MGM National Harbor offers a much different perspective.
The project is attached to the 150-acre National Harbor development, a mixed-used retail, dining, residential and hotel complex built by the Peterson Cos. of Fairfax, Va. The site once housed a rock and gravel quarry along the Potomac River.
Today, more than 5,000 people work in National Harbor and the location draws 8 million to 10 million annual visitors. The 2,000-room Gaylord National has nearly 500,000 square feet of meeting space. The development has a water taxi service that ferries visitors to and from the National Mall in Washington; historic Alexandria, Va.; Georgetown; and Washington Nationals baseball games.
Adding a facility like MGM National Harbor was the reason developers fought long and hard to win Maryland’s sixth — and last — gaming license.
Stifel Nicolaus Capital Markets gaming analyst Steve Wieczynski said the resort has the potential to be one of the top-producing regional gaming facilities in the United States. He predicted MGM National Harbor will produce annual cash flow of $175 million to $250 million.

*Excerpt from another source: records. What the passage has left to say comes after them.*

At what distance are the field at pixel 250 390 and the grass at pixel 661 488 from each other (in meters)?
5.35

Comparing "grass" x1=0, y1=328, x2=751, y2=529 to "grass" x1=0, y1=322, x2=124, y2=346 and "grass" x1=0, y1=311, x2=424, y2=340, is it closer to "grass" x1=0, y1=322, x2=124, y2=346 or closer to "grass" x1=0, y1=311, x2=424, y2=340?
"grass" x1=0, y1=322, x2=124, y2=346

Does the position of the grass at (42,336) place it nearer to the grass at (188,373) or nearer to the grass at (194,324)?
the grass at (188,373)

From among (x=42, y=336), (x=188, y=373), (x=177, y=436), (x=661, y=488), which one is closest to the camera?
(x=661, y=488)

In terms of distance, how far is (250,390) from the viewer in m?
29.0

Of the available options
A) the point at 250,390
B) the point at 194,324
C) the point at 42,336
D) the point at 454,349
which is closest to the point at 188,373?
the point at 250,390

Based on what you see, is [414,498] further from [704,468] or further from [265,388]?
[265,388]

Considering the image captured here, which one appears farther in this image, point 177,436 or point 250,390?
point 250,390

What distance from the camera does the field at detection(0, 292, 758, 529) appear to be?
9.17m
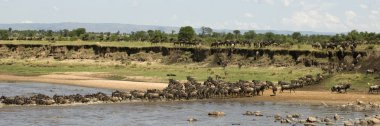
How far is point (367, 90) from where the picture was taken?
51.1m

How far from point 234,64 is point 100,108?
3267 cm

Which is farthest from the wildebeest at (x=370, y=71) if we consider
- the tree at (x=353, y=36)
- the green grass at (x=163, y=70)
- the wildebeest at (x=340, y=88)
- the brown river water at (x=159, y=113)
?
the tree at (x=353, y=36)

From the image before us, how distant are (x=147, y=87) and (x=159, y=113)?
16.4 meters

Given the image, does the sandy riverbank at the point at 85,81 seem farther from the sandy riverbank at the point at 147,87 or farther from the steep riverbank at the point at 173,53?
the steep riverbank at the point at 173,53

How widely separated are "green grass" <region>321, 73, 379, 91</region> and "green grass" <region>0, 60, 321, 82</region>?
4.63 m

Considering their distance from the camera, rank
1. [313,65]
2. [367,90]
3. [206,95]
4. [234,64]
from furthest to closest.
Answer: [234,64], [313,65], [367,90], [206,95]

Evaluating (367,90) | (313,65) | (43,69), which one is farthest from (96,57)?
(367,90)

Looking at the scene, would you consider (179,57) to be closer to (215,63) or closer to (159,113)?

Wieczynski could be described as a fan for the development, but rightfully so. His office in Baltimore is less than an hour’s drive from the site. The proximity offers Wieczynski a healthy understanding of the highly competitive market that surrounds the Washington Beltway.
“We like the fact National Harbor sits within 10 miles of downtown D.C. and will be the closest gaming asset to that market,” Wieczynski told investors last month after touring the MGM site.
The region’s gaming environment is competitive. The northern Virginia area is filled with potentially lucrative gaming customers. Those players travel to Atlantic City, or head to casinos in West Virginia (Penn National Gaming’s Charlestown Races), or Baltimore (Cordish Cos.’ Maryland Live! and Caesars Entertainment Corp.’s Horseshoe Casino Baltimore).
“Given MGM’s track record of catering to high-end players and having upscale assets in Las Vegas and Macau, we believe MGM will have the upper hand of attracting some of these players to the new facility,” Wieczynski said.
Susquehanna International Group gaming analyst Rachael Rothman agreed that MGM National Harbor, which will have a 4,800-space parking garage and a restaurant lineup that matches the company’s Strip casinos, will be a preferred destination for the affluent population bases in Virginia and Maryland.
The development has 3.8 million people living within a 25-mile radius. Another 7.1 million people live within 50 miles of the site.
Wieczynski expects MGM to cross-market National Harbor with the company’s Strip resorts, such as Bellagio, MGM Grand, Mandalay Bay and Aria.
Even with the $1.2 billion price and Maryland’s excessive gaming tax rate — 61 percent on slot machine revenue and 21 percent on table game winnings — the analyst believes the property will generate at least a 20 percent return on investment.
“We typically aren’t proponents of regional assets, which call for significant capital commitments given the lackluster returns and potential cannibalization most of these properties can witness,” Wieczynski said. “However, we believe MGM’s National Harbor property will be able to generate above average returns.”
Meanwhile, MGM Resorts continues to review the REIT proposal suggested by New York hedge fund Land and Buildings Investment Management, which owns less than 1 percent of the company’s stock.
The activist investment group believes MGM Resorts can reduce its debt by $5 billion and increase its valuation by moving its casinos and land holdings into a publicly traded REIT and leasing back its casinos.
Where National Harbor and Springfield fit into this equation is unclear.
Union Gaming Group analyst Chris Jones said the market ignores the earning potential of MGM Resorts’ regional gaming portfolio. The stock prices in other regional companies trade at elevated multiples.
“The investment community today assigns little if any value to MGM’s regional casinos, with some investors still unaware of the strength of MGM’s regional operations,” Jones said.